Posted October 22, 2009 at 1:22 PM | Permalink | Reply

Brad

Did you mean to block out the ASCII numbers but leave the hex visible?

Posted October 23, 2009 at 9:03 AM | Permalink | Reply

Evgueni Tchijevski

There some other interesing things you can do on win mobile devices i.e.:
You can read Registry hives (Default.hv and System.hv) with the tool from XDA MakeHv.
You can read MMS with MMS-Parse (perl module).
You can read pim.vol EDB database (Call registry and phonebook) with DBExplorer.
if are able to read italian there's a tutorial on windows mobile forenisc with XDA tools.
http://www.cfitaly.net/node/90
Regards

Posted August 13, 2010 at 5:32 AM | Permalink | Reply

Norman Brits

Is there anybody that can explain me every step in detail how to retrieve deleted sms'e from a htc dual touch,that run on windows mobile 6.1 profesional.this is my first time i will try this.you can mail me at nombri2@hotmail.com .i will appreciate it a lot.thanks Norman

Posted June 21, 2011 at 11:39 AM | Permalink | Reply

Volkan

When I call the "pdblist -v", I cannot see the storage card in the list. If I look at the emulator, it's there. Why?

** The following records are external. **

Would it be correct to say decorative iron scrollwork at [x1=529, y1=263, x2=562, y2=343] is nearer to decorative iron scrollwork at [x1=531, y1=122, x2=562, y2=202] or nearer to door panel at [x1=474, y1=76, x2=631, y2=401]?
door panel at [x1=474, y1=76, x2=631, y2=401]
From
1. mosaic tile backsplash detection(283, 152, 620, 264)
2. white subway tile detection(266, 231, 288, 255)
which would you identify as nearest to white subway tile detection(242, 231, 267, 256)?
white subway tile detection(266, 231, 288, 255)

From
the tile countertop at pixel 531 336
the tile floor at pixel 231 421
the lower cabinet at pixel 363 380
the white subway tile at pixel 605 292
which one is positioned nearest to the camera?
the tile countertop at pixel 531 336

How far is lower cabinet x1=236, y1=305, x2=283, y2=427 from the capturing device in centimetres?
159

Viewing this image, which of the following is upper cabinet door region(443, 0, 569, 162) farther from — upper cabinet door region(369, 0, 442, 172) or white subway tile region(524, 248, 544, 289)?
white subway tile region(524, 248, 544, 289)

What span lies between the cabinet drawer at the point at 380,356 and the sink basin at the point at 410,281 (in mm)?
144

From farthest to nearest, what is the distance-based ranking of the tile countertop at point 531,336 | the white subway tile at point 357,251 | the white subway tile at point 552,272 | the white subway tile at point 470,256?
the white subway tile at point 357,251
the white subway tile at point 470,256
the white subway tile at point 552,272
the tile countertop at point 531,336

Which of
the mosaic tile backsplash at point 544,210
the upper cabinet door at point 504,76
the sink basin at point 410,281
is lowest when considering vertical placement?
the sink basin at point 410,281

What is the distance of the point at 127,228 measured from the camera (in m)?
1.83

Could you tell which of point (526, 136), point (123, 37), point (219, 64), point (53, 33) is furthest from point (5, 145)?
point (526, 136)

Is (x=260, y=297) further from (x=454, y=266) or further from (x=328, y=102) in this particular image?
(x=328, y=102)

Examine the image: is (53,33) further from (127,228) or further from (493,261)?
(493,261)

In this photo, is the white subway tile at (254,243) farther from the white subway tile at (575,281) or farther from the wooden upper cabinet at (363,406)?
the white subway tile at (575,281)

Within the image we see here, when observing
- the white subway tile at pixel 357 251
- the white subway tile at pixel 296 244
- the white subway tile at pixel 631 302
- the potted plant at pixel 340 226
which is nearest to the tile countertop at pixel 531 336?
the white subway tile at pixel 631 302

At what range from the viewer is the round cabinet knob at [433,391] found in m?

Posted July 10, 2012 at 5:27 PM | Permalink | Reply

Colby

I cannot see the storage card in the list of volumes after I type in pdblist -v in the command prompt. I can, however; view it on the emulator. I have tried different emulators, but none seem to work.

Posted January 20, 2013 at 5:09 PM | Permalink | Reply

sravan

can anyone pls tell me the storage path of files deleted in windows 8 mobile?

Posted February 5, 2013 at 2:41 PM | Permalink | Reply

gholi

Is there anybody that can retrieve deleted sms from a cemail.vol?
my device is HTC TYTN ''" WM5
i can send for you my file
i will appreciate it a lot
thanks

Posted August 28, 2014 at 8:06 PM | Permalink | Reply

Al

Can you please tell me if it is possible to retrieve deleted text messages from an HTC HD7 Windows 7.5 Cellphone? The information in this blog certainly gives me some hope but I need to know if it is even possible before I invest too much time, effort and money. Thanks.